[Document text]:
By Samuel Finch / Staff Writer
By Samuel Finch / Staff Writer
Fog enshrouded the Martin Luther King Jr. Teaching/ Learning Center on the morning of Oct. 19 as students filed out of the science, technology, engineering, and mathematics center through twin glass doors, picket signs in hand and voices raised.
At first they numbered less than a dozen strong, but what they lacked in body they made up for with soul.
Shouts of “Stop the Cuts” and “Bring STEM Back” rang out, echoing across concrete and brick. As time progressed, others stopped and joined.
Adriana Curiel, one of the main organizers of the demonstration, strode through the throng with determination.
“We need to bring a larger awareness to the population,” Curiel said as she handed fliers to those watching from the periphery. “We’re hoping to reach members in the community by reaching out and using news media.”
Curiel has been a Riverside City College student for the past two years, though she has worked for the college for five years.
“I started off working in the writing center and then I worked as an aide in the math lab,” she said. “Also I’ve worked with tutorial services as a tutor and for the CAP program as a student instructor for two years. Then I started working in the STEM center shortly after it started having mentors.”
Up until the beginning of this semester, Curiel worked as a paid mentor. Then the STEM center was closed.
“They didn’t even give us any notice,” she said. “They didn’t even let the faculty here at the school know that the STEM center was closing. It just closed. It was just gone.”
“Working as a mentor was my only source of income,” she continued. “I paid my own rent, I don’t live at home with my parents like some students are fortunate enough to be able to do.”
But this was not Curiel’s only concern.
“I’m also a single parent,” she said. “I have a daughter that I support. I’ve worked here for five years and I’ve always supported myself and my daughter with that income.”
Despite being effectively laid off, Curiel has continued to serve other students in need.
“I’ve been working as a biology mentor since the beginning of the semester for free. I had a student come to me balling her eyes out because she went to tutorial services and they didn’t have a tutor for her,” Curiel said.
“She went all over the campus looking for tutors and there are none. She told me, ‘I’m not going to be able to pass my class without your help.’ So I told her that I’d talk to her professor and see what I could do.”
With so many individuals affected and so little response from the administration, Curiel gathered former mentors and STEM students to a more vocal platform.

Data items:
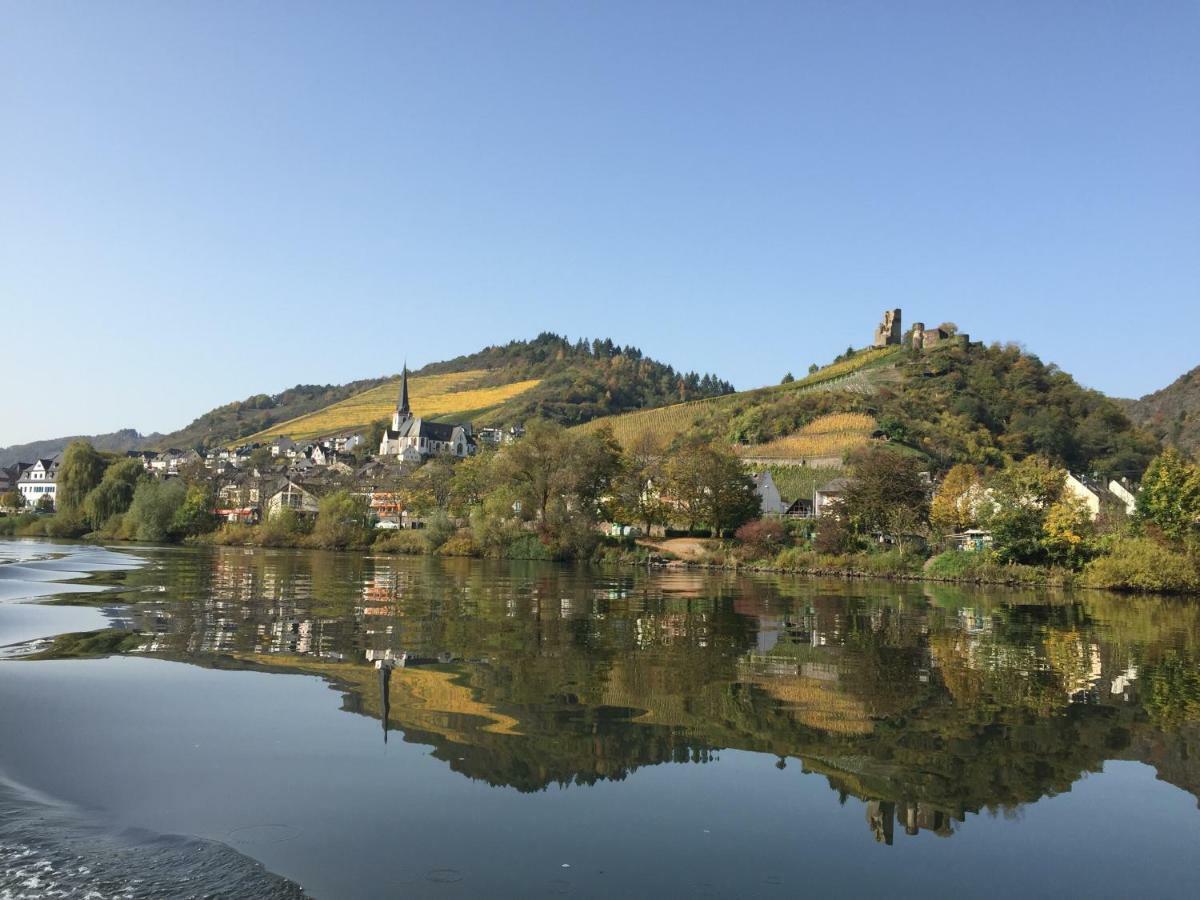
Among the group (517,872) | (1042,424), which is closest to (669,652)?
(517,872)

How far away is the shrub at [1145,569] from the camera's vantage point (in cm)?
4634

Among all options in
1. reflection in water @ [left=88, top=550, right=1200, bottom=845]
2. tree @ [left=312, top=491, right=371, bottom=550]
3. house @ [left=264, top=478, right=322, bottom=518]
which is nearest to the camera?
reflection in water @ [left=88, top=550, right=1200, bottom=845]

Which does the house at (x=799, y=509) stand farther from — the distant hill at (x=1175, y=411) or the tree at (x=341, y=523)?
the distant hill at (x=1175, y=411)

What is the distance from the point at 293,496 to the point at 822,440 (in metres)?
61.5

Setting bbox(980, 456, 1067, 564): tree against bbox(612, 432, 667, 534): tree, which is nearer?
bbox(980, 456, 1067, 564): tree

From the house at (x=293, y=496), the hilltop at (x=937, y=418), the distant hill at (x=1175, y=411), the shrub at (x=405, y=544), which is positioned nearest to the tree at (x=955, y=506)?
the hilltop at (x=937, y=418)

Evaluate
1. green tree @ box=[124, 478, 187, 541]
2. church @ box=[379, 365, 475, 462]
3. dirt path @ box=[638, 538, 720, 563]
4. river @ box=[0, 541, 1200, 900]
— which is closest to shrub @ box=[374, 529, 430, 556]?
dirt path @ box=[638, 538, 720, 563]

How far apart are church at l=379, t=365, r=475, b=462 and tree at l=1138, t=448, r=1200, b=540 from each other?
127946mm

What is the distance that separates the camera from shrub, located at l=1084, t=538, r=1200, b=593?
152 feet

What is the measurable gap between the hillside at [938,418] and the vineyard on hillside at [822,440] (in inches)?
5.8

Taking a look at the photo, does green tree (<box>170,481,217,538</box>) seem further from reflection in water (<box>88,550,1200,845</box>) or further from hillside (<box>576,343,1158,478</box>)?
reflection in water (<box>88,550,1200,845</box>)

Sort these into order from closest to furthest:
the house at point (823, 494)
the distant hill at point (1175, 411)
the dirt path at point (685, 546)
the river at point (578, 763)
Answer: the river at point (578, 763)
the dirt path at point (685, 546)
the house at point (823, 494)
the distant hill at point (1175, 411)

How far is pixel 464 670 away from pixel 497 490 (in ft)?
200

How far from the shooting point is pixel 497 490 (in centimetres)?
7719
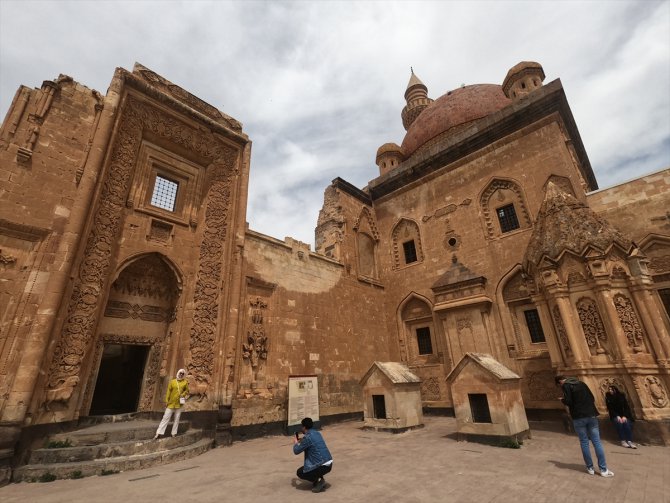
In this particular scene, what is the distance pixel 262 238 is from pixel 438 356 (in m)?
8.07

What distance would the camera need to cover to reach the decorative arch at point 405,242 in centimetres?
1472

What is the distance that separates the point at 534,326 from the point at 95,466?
39.4 ft

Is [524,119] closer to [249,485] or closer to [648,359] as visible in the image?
[648,359]

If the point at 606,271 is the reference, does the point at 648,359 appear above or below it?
below

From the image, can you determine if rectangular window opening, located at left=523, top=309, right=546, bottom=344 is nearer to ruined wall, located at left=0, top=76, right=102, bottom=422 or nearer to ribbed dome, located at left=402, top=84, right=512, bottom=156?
ribbed dome, located at left=402, top=84, right=512, bottom=156

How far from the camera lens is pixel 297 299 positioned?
11.3 metres

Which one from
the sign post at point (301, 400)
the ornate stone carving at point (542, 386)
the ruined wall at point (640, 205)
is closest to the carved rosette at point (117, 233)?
the sign post at point (301, 400)

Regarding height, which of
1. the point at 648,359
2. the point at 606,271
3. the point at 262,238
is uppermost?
the point at 262,238

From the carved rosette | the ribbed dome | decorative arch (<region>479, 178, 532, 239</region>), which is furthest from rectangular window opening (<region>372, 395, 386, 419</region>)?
the ribbed dome

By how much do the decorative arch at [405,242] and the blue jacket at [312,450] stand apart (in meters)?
11.0

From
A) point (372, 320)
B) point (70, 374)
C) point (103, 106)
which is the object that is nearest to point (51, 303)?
point (70, 374)

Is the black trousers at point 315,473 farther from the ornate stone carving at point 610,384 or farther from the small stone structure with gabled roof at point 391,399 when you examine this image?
the ornate stone carving at point 610,384

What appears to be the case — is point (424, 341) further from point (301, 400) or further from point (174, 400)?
point (174, 400)

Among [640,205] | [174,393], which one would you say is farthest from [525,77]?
[174,393]
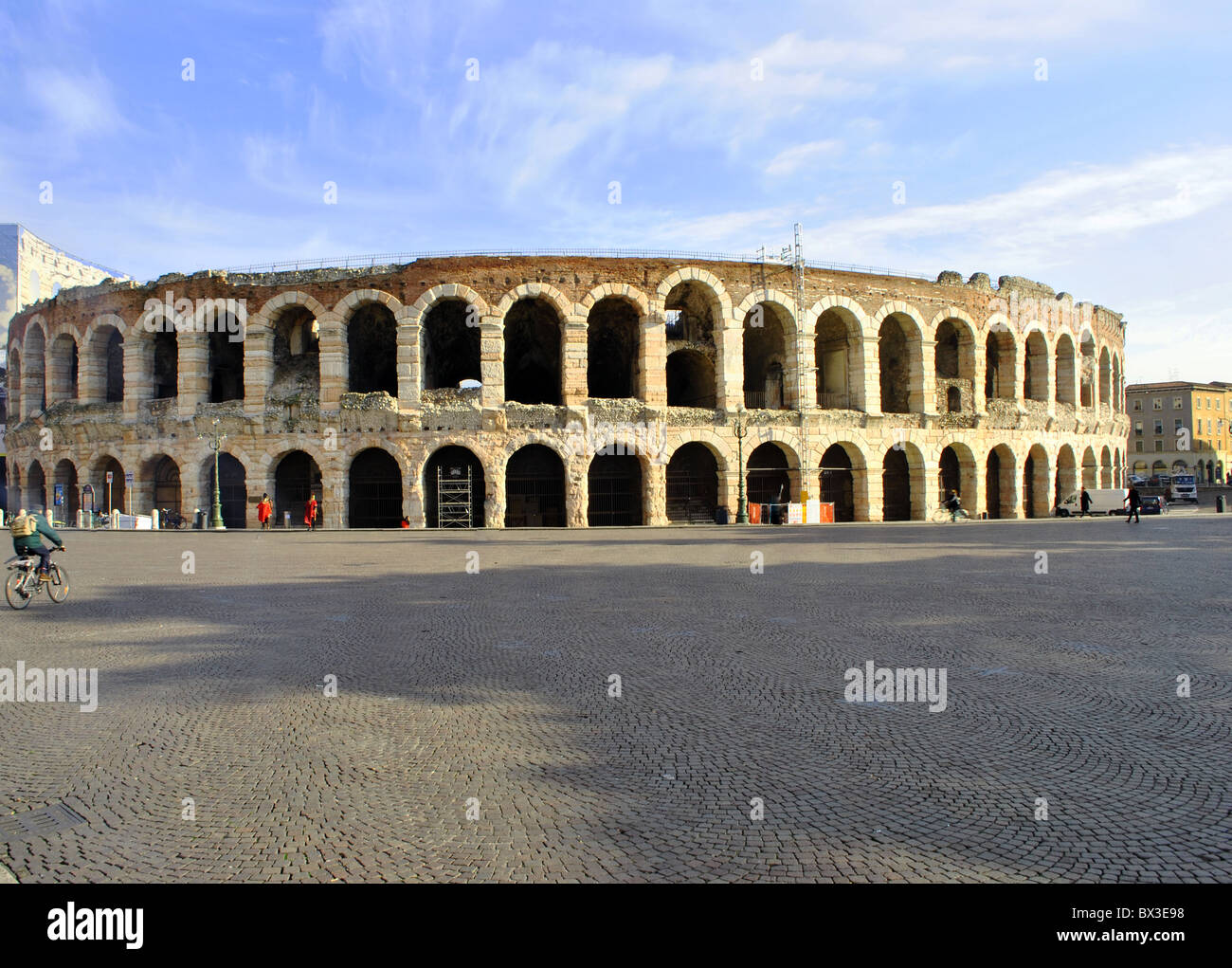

[Task instructions]:
[1] According to the article on the STEM center protest, how many years has Curiel worked for the college?
[2] Pick up the article on the STEM center protest after its final sentence and continue it.

[Answers given]:
[1] Five years.

[2]
“We don’t want it to be a dirty little secret anymore that the administration can hide,” she said. “We want it to come out in the open and questions to be raised by the rest of the students.”
Standing atop the concrete steps nearby was Marques Dredd, an Air Force veteran who has been an RCC student along with his wife for the past two and half years after being medically retired.
“My main purpose for going into the military was to get out and be an electrical engineer,” Dredd said. He has continued to pursue this goal.
“I’m a big fan of the STEM center and the math lab, because, obviously, as an engineer, math is a pretty big issue,” he said. “If you go up to the math lab right now, it’s ridiculous. There’s like two tutors and sometimes the tutors don’t specialize in what I’m doing.”
“And then we heard that they closed the STEM center,” Dredd said. “I could understand if they had to close all of the STEM centers, if it was some issue with a grant or something, but it’s just our campus. We’re the main college and yet the Moreno Valley College and the Norco College STEM centers are still open.”
Dredd reflected on the reasons he enjoyed the STEM center so much.
“The STEM center is really an opportunity for students to interact with other students,” he said.
“They get their confidence up, they’re talking more, meeting people who are in the same field and learning about other fields.”
“That’s what made it such an unfair thing to cut. The STEM center was working for a lot of people,” Dredd said.
As the protests wound down, Dredd looked upon those remaining with hope.
“I just wanted to be out here to do my part because that’s important. If you don’t do your part, nothing is going to change.”